▶ **Written instruction 1**
Using the passage on the proposed IRC Sec. 1061 regulations, answer each question:
(a) Which act added IRC Sec. 1061 to the Internal Revenue Code?
(b) What do the proposed regulations call the difference described in IRC Sec. 1061(a)?
(c) Under the proposed regulations, when a taxpayer provides any services in an ATB and a profits allocation is held in connection with those services, what are the services presumed to be?

After some delay, the IRS has issued proposed regulations under IRC Sec. 1061 (“Partnership Interests Held in Connection with Performance of Services”), added to the Internal Revenue Code (“IRC” or “Code”) by the 2017 Tax Cuts and Jobs Act (“TCJA”).  IRC Sec. 1061 recharacterizes certain net long-term capital gains of a partner that holds one or more applicable partnership interests (“APIs,” generally referred to as carried interests) as short-term capital gains by applying a three-year holding period instead of a one-year holding period.  These very jargon-laden proposed regulations –

  • Provide taxpayers with definitional and computational guidance regarding the application of IRC Sec. 1061.
  • Clarify the rules for certain exceptions to IRC Sec. 1061.
  • Clarify which types of capital gains are included under IRC Sec. 1061 and which are not.
  • Provide rules for calculating the recharacterized gain amount and provide for a lookthrough rule with respect to the sale of APIs.

Highlights of the proposed regulations follow.

Recharacterization Amount/Definition of API

IRC Sec. 1061(a) recharacterizes as short-term capital gain the difference between a taxpayer’s net long-term capital gain with respect to one or more APIs and the taxpayer’s net long-term capital gain with respect to these APIs if such long-term capital gain is calculated utilizing a three-year holding period rather than a one-year holding period. This difference is referred to in the proposed regulations as the Recharacterization Amount.

An API is an interest in a partnership’s profits which, directly or indirectly, is transferred to or held by a taxpayer in connection with the performance of “substantial” services by the taxpayer, or any other related person, in any applicable trade or business (“ATB”).   For this purpose, an interest in a partnership includes any financial instrument or contract, the value of which is determined, in whole or in part, by reference to the partnership (including the amount of partnership distributions, the value of partnership assets, or the results of partnership operations -- this would preclude a taxpayer from entering into a swap with regard to the economics of its carried interest in order to get around IRC Sec. 1061).  IRC Sec. 1061 applies to all partnership interests that meet the definition of an API, regardless of whether the receipt of an interest satisfies the “profits or carried interest” safe harbor (Rev. Proc. 93-27 and Rev. Proc. 2001-43) under which the IRS does not treat the receipt of a profits interest as a taxable event.  Further, under the proposed regulations, if a taxpayer provides any services in an ATB and an allocation of partnership profits is transferred to or held by the taxpayer in connection with those services, those services are presumed to be substantial for this purpose.

▶ **Written instruction 2**
Pick out each line of the listing that contains the word "white".

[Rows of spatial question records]
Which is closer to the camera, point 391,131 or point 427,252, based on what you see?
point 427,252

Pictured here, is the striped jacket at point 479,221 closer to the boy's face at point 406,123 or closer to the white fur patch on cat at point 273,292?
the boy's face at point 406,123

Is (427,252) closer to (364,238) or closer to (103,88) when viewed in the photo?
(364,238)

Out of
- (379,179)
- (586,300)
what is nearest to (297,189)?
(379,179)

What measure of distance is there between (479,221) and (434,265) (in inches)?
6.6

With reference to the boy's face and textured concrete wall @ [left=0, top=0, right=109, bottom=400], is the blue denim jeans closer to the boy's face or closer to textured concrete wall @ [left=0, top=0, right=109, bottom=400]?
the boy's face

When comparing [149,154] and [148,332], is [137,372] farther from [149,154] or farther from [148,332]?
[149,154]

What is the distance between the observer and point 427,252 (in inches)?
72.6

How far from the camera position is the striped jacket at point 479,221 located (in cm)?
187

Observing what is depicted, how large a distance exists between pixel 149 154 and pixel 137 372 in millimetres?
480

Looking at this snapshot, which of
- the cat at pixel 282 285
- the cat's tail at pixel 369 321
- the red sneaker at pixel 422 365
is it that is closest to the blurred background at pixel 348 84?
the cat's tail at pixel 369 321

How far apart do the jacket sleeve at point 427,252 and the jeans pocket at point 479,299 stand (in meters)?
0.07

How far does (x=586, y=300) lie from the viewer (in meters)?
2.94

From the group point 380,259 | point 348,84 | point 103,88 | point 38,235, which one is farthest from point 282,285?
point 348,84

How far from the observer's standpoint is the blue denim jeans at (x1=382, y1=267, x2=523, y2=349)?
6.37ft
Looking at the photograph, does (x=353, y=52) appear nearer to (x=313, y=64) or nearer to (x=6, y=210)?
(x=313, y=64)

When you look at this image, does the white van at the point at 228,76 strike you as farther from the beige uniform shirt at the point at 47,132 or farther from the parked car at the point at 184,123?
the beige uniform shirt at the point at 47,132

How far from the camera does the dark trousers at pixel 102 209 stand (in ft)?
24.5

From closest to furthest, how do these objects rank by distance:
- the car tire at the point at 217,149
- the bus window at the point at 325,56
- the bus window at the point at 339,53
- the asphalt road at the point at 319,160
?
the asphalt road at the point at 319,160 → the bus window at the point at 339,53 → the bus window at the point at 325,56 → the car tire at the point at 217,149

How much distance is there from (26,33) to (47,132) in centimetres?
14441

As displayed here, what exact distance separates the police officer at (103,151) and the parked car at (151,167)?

▶ **Exercise answer 1**
(a) The 2017 Tax Cuts and Jobs Act (TCJA)
(b) The Recharacterization Amount
(c) Substantial

▶ **Exercise answer 2**
Pictured here, is the striped jacket at point 479,221 closer to the boy's face at point 406,123 or closer to the white fur patch on cat at point 273,292?
When you look at this image, does the white van at the point at 228,76 strike you as farther from the beige uniform shirt at the point at 47,132 or farther from the parked car at the point at 184,123?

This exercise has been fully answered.